Et ce qui règne dans notre pays c’est précisément une crise généralisée de violation des droits de l’Homme, à laquelle s’ajoute un cadre structurel de corruption et d’impunité, avertit l’étude “Les droits de l’Homme et la corruption au Mexique” : “Pis encore, ce cadre structurel se maintient grâce à des réseaux criminels qui fonctionnent de manière de plus en plus complexe”.

Cette crise a pris ses racines dans un processus politique basé sur le clientélisme, la négociation, la simulation, la corruption et l’impunité. Ces aspects démontrent “non seulement un manque de volonté politique pour la combattre, mais aussi une volonté apparente de la maintenir”. 

Dans sa conclusion, l’analyse indique qu’il n’existe pas “une” corruption, mais plutôt plusieurs expressions distinctes et liées entre elles; c’est pourquoi on a généralement tendance à les regrouper sous cette même dénomination.
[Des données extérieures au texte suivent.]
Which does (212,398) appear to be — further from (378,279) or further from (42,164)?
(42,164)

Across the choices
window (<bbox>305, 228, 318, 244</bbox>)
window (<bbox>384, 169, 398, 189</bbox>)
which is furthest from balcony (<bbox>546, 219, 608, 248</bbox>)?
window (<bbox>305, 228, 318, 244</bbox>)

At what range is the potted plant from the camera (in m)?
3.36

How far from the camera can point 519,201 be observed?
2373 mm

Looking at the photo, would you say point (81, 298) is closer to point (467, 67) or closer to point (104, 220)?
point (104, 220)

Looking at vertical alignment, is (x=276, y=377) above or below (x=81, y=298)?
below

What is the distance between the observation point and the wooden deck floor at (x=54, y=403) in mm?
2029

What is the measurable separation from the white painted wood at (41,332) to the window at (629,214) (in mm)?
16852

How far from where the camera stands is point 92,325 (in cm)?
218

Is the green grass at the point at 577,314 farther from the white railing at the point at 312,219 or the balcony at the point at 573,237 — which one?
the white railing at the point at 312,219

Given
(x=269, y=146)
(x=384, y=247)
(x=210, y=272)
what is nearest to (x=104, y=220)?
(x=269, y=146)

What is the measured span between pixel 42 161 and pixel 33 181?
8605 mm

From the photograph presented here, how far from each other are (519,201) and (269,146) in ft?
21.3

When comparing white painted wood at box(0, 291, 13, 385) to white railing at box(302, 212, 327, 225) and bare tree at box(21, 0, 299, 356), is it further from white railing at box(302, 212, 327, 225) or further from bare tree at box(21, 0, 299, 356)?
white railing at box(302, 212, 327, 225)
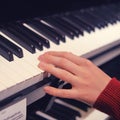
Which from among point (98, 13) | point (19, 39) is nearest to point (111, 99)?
point (19, 39)

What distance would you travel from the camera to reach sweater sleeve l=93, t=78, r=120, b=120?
3.18 feet

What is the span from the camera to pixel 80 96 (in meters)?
Answer: 0.96

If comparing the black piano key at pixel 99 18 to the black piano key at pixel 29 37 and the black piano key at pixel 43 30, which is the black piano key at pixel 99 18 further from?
the black piano key at pixel 29 37

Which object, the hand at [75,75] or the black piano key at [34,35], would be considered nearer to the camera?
the hand at [75,75]

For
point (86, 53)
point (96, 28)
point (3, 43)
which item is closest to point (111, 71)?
point (96, 28)

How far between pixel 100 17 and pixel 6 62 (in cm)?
89

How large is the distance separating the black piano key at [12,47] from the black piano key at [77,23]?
Result: 47cm

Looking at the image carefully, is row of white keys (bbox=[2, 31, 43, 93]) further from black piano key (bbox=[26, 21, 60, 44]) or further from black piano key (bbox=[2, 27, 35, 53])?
black piano key (bbox=[26, 21, 60, 44])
Le rapport insiste sur l’importance de se concentrer en priorité sur ce type de corruption que la Banque Mondiale a dénommé la “capture d’État”, également qualifiéé comme “corruption politique”. Selon l’ONU, il s’agit là de la forme de corruption commise par les hauts dirigeants. Le rapport fait cependant observer qu’elle est aussi la plus difficile à éradiquer car elle est « entremêlée dans les plus hautes structures du pouvoir politique et économique et elle sert à “huiler” les rouages du système”.

Le rapport nous prévient que si rien n’est fait pour combattre la corruption, les mécanismes “de violation des droits de l’Homme qui proviennent de la corruption demeureront intacts”, car ceux-ci relèvent d’un “modèle systématique et structurel”.

Jusqu’à aujourd’hui*, le combat pour l’éradication de la corruption ne semble pas faire partie des priorités du gouvernement, justement parce que le Mexique est un état qui vit sous son emprise. En conséquence, le système anti-corruption mis en place par ces structures elles-mêmes corrompues ne servira à rien, mais ce sera là le sujet d’un prochain article.

* Rappelons que la date de la publication de l’article en version originale en espagnol est le 8 novembre 2017, sous la présidence d’Enrique Peña Nieto (P.R.I.)